Dalam beberapa tahun terakhir terutama sejak banyaknya isu politik masuk ke ruang-ruang diskusi terutama melalui Whatsapp dan Facebook, seringkali kita harus berseberangan faham terkait pilihan politik dengan saudara atau teman sendiri.
Dalam sebuah Whatsapp group keluarga, misalnya, saya keluar dari grup karena saya menganggap diskusi sudah tidak sehat dan mayoritas dari keluarga adalah pendukung salah satu pasangan calon dan saya tidak ingin kekeluargaan menjadi tercederai hanya karena perbedaan pandangan politik.
Saat itu sedang gencar-gencarnya isu Ahok dan pencalonannya kembali menjadi Gubernur DKI Jakarta untuk ke-dua kalinya.
Terkait aktifnya masyarakat dalam menyuarakan pilihan politik, di satu sisi ini merupakan hal positif karena artinya masyarakat kita tidak apatis. Di satu sisi, partisipasi aktif ini bisa dimaknai sebagai kesadaran masyarakat dalam melihat pentingnya demokrasi dan perubahan kepemimpinan di tingkat manapun sebagai alat untuk melakukan perubahan sosial, politik, dan ekonomi masyarakat.
Namun demikian, di sisi lain, alam demokrasi bisa juga menjadi sarana untuk semua golongan, semua kelompok untuk mendapatkan apa yang mereka mau dengan mendompleng pada kehidupan demokrasi.
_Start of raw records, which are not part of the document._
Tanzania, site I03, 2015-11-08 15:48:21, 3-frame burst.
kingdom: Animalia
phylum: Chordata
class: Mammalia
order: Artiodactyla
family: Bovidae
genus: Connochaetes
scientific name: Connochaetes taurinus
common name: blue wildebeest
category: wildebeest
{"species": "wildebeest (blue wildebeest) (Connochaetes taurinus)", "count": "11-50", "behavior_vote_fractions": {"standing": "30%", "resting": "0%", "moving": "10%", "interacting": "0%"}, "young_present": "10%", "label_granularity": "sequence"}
Ini disebut sebagai kelemahan demokrasi, dimana siapapun yang terpilih sesuai mekanisme yang sudah disepakati, dia harus diterima untuk menjadi pemimpin. Kalau tidak, kekacauan dan pertentangan akan terus terjadi.
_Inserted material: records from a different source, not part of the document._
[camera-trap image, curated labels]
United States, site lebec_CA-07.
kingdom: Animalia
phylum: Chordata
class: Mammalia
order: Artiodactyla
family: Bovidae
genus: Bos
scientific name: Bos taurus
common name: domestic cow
Contoh yang paling mutakhir adalah terpilihnya beberapa pemimpin dunia di alam demokrasi saat ini. Termasuk terpilihnya Donald Trump di Amerika. Trump dianggap sebagai tokoh yang tidak pro-demokrasi oleh para penentangnya, tapi dia terpilih oleh sistem demokrasi yang mereka anut.
Meski kemarahan atas terpilihnya Trump terutama dari pendukung Kubu Partai Demokrat masih ada, tapi itu adalah hasil proses demokrasi. Saat ini, sudah ada beberapa usulan untuk mengubah sistem demokrasi yang mereka anut sehingga yang secara populer terpilih (suara terbanyak) seharusnya menjadi Presiden, bukan seperti saat ini dimana Presiden terpilih ditentukan oleh Dewan Pemilih (Electoral College).
Kembali kepada isu beragama di era di digital atau tepatnya di media sosial dan terutama di tahun-tahun politik, bagaimana kita harus menyikapi berbagai isu politik yang seringkali dicampuradukan dengan isu agama. Salah satu tulisan yang diviralkan misalnya menyebut mereka yang mencoba memisahkan agama dari politik atau jangan bawa-bawa politik dalam diskusi grup, silaturahim, dan lain-lain harus dilawan karena itu akan membuat masyarakat buta politik.
Menurut penulis yang tidak menyebut identitasnya tersebut, menganggap pandangan agar jangan membawa politik dalam grup-grup WA silaturahim adalah bertentangan dengan pandangan bahwa Islam itu agama yang menyeluruh, termasuk dalam urusan politik.
Di satu sisi, pendapat tersebut benar, namun di sisi lain, dia lupa bahwa dalam Islam, kemaslahatan harus dijaga daripada kemudharatan. Saat ini, urusan meributkan politik sudah banyak terbukti membawa banyak keburukan, caci maki, perselisihan, percekcokan, bahkan sampai pada kehilangan nyawa karena perbedaan pandangan politik.